Al pie del regio alcázar, edificado en una altura, se extendía el magnífico parque. Fuerza es confesar, aunque pese a nuestro patriotismo, que su arbolado era más frondoso y rico que el de la Casa de Campo de Madrid. Nada tenía que envidiar al de los bosques de Lacambre y Boulogne en Bruselas y París, ni al del jardín inglés de Munich, ni al del Prater de Viena.
Aquel parque no estaba abierto para el público sino en los días festivos. En los demás días todo era en él soledad y silencio.
Leoncio se quedó muy atrás. El rey pudo, mientras cabalgaba por los sitios más umbríos y agrestes, dar rienda suelta a sus cavilaciones.

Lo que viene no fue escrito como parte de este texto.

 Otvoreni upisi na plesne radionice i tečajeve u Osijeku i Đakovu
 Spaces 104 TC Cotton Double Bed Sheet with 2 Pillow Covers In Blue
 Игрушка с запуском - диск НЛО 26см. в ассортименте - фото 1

Éstas, merced a una moral laxa, algo acomodaticia y muy bien aplicada, tuvieron un resultado tranquilizador y satisfactorio.

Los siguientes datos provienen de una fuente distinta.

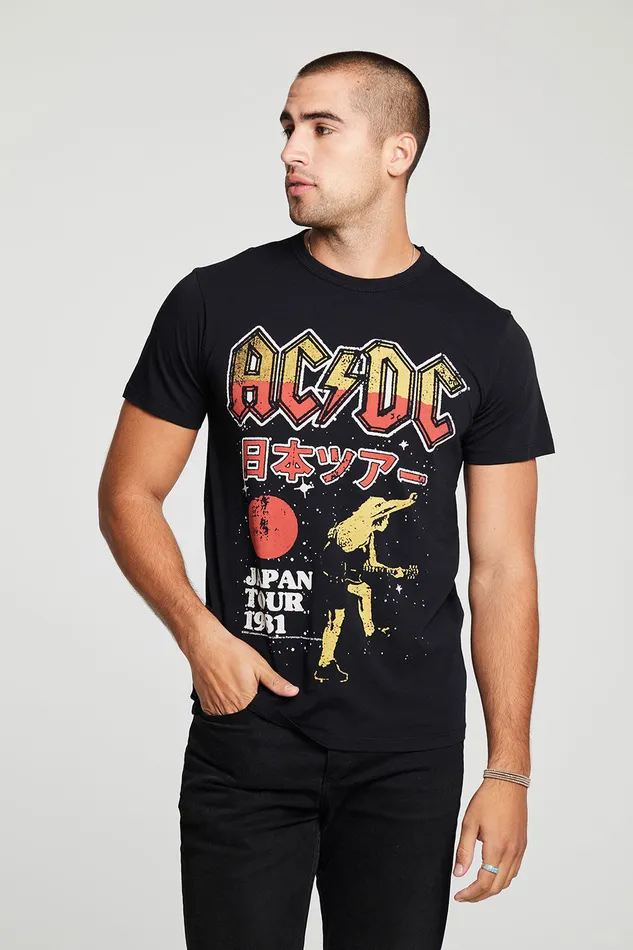 Chaser Brand Tops Mens ACDC Japan Tour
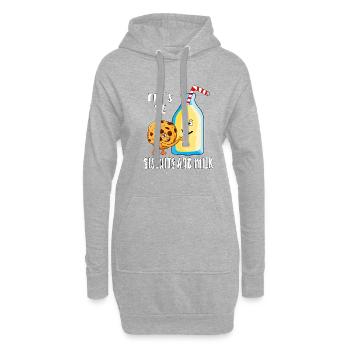 LET'S BE BISCUITS AND MILK - Hoodie-Kleid - Grau meliert - Vorne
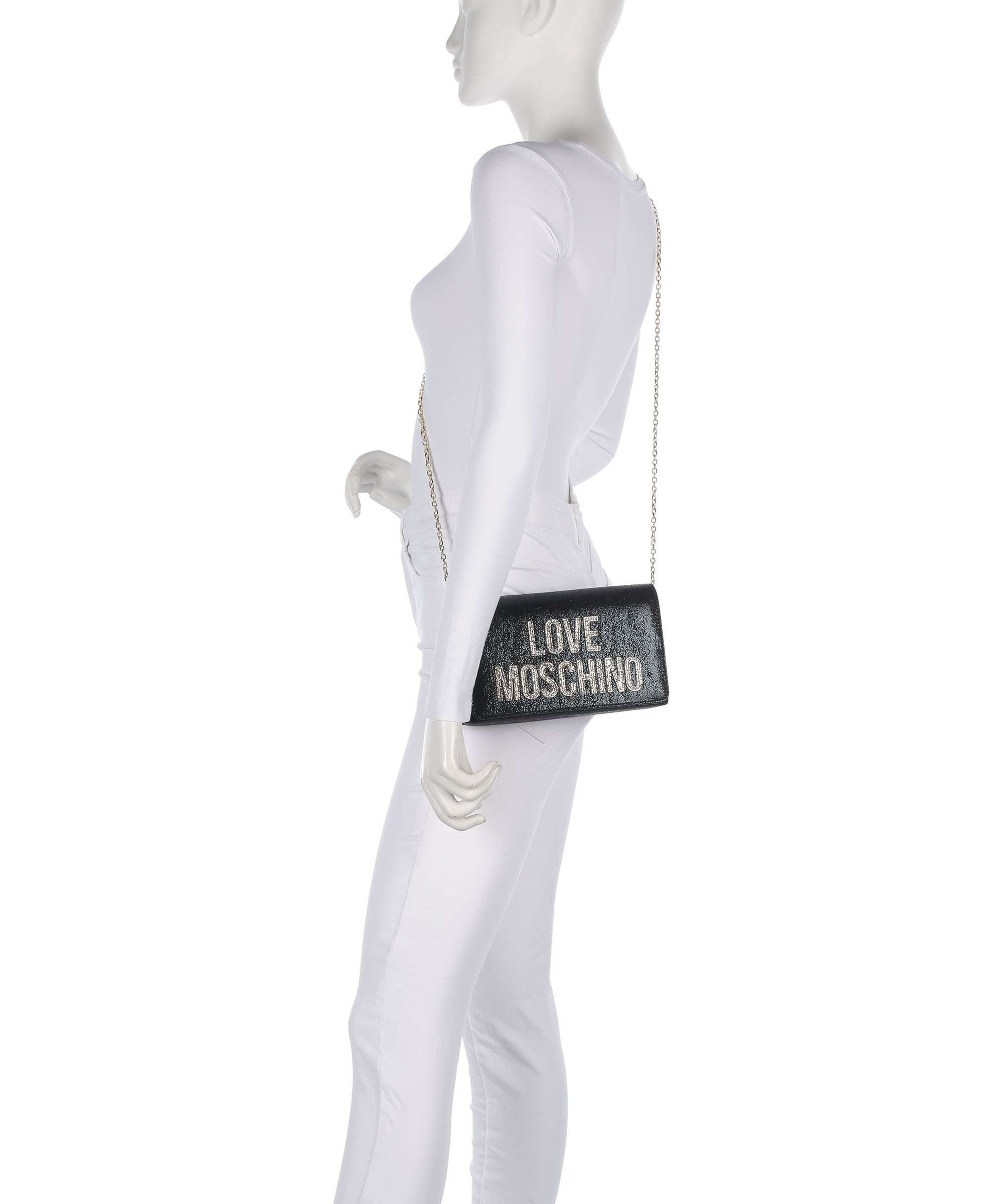 Love Moschino Smart Daily Crossbody tas polyester black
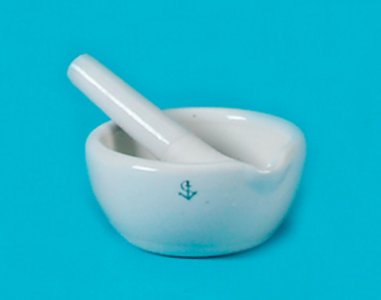 Mortar and Pestle HCL   Hand Operated White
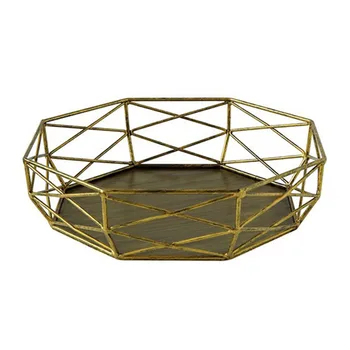 Geometrisk Form Skuffe Vintage Guld/sølv Kage Værktøjer til Dessert Hule Tabel Dekoration Kurv Kage Står Home Decor Værktøjer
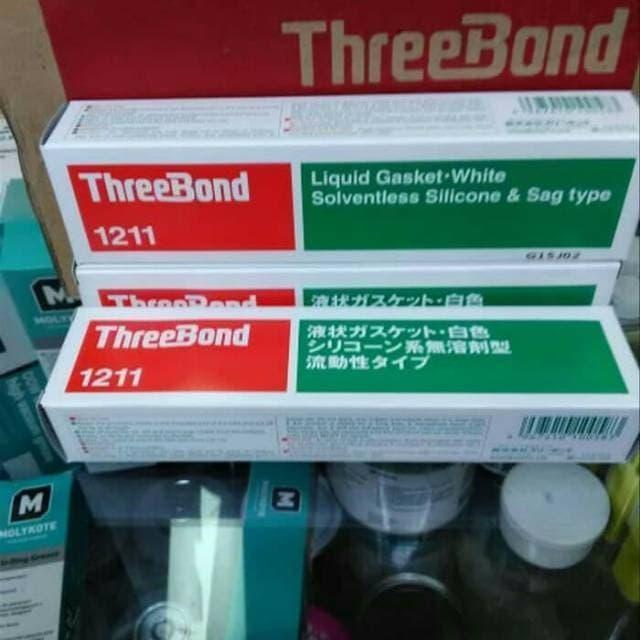 Threebond 1211 100Gram Threebond 1211 Liquid Gasket White 100Gr
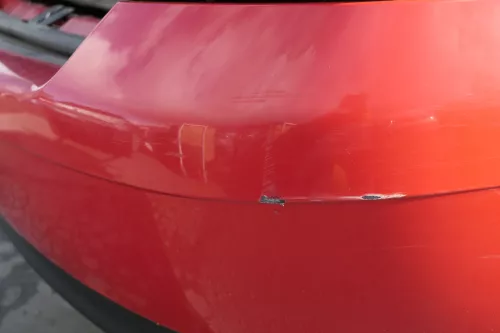 Audi A4 B5 Kombi Variant Stoßstange hinten Heckstoßstange rot LY3H Facelift (151363)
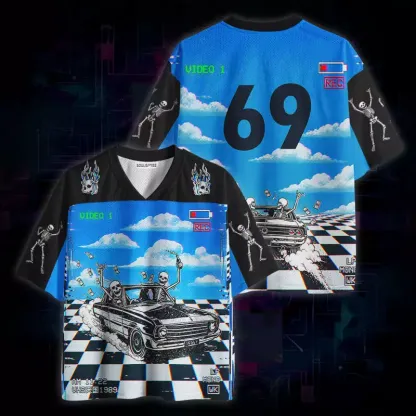 Soulisfree Skeleton Joyride VHS Mesh Jersey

«Calitea —pensaba y decía el rey para sí— hubiera sido, si por casualidad no llega a conocerme, una mujer honradísima; pero ni más ni menos que otras muchas mujeres honradas. Sin duda se hubiera casado con algún hortera o con algún sastre. Yo la levanté de cascos. El amor que me inspiró y que tuve la dicha de inspirarle, ennobleció y elevó su espíritu y la hizo capaz de ser un modelo de virtud y una artista gloriosa. Luego, bien mirado, no hay que compadecer a Calitea, ni declararme yo con culpa, ni en falta. Ella es quien debe estarme agradecida. Cuando la Divina Providencia nos puso en tan apartadas esferas sociales, es evidente que quiso que fuesen pasajeras nuestras relaciones. Además, ¿qué he de hacer yo para reanudarlas? La moza es tan arisca, que mostrarle de nuevo mi ternura sería exponerme a mayores desaires y sofiones. Con Calitea estoy de sobra cumplido. De lo que me culpo es de no imitar su ejemplo. Mi poder santificante, purificador y sublimador se ha ejercido en ella… ¿Por qué no ha de ejercerse también en mí mismo? Vamos… está visto. Es menester que yo me enmiende. Lo primero que voy a hacer es señalar una buena pensión a la cantarina siciliana, y enviarla con la música a otra parte. Es tan desvergonzada la tal cantarina, que es un foco de inmoralidad que lo inficiona, todo. En cuanto a la duquesa, ya es harina de otro costal. ¡Qué dignidad en medio de todo! ¡Lo que sabe! ¡Cuán atinados consejos los suyos! Nada… no es posible que yo me prive por completo de su útil y dulce conversación y de su afable trato. Pero es una crueldad que el pobre virrey, que está ya viejo y achacoso, viva solo en su virreinato, sin mujer que le consuele, le cuide y le mime. Haré que la duquesa se vaya largas temporadas a acompañar y a cuidar a su marido, sin perjuicio de que venga por aquí de vez en cuando a charlar conmigo y a prestarme el auxilio de sus luces. Yo, entre tanto, debo corregirme: cambiar de vida. Mi madre, mis consejeros más fieles y los próceres del reino me excitan a que me case. Cederé a la razón de Estado. Me casaré. El rey Erico de Suecia está deseando que le pida yo la mano de su hija mayor, princesa rubia, fina y estimable como el oro. Mi madre lo tiene ya todo concertado, y yo lo he ido retardando hasta hoy. No lo retardaré más. Enviaré a escape a mis embajadores para que celebren la boda por poderes y me traigan a la futura».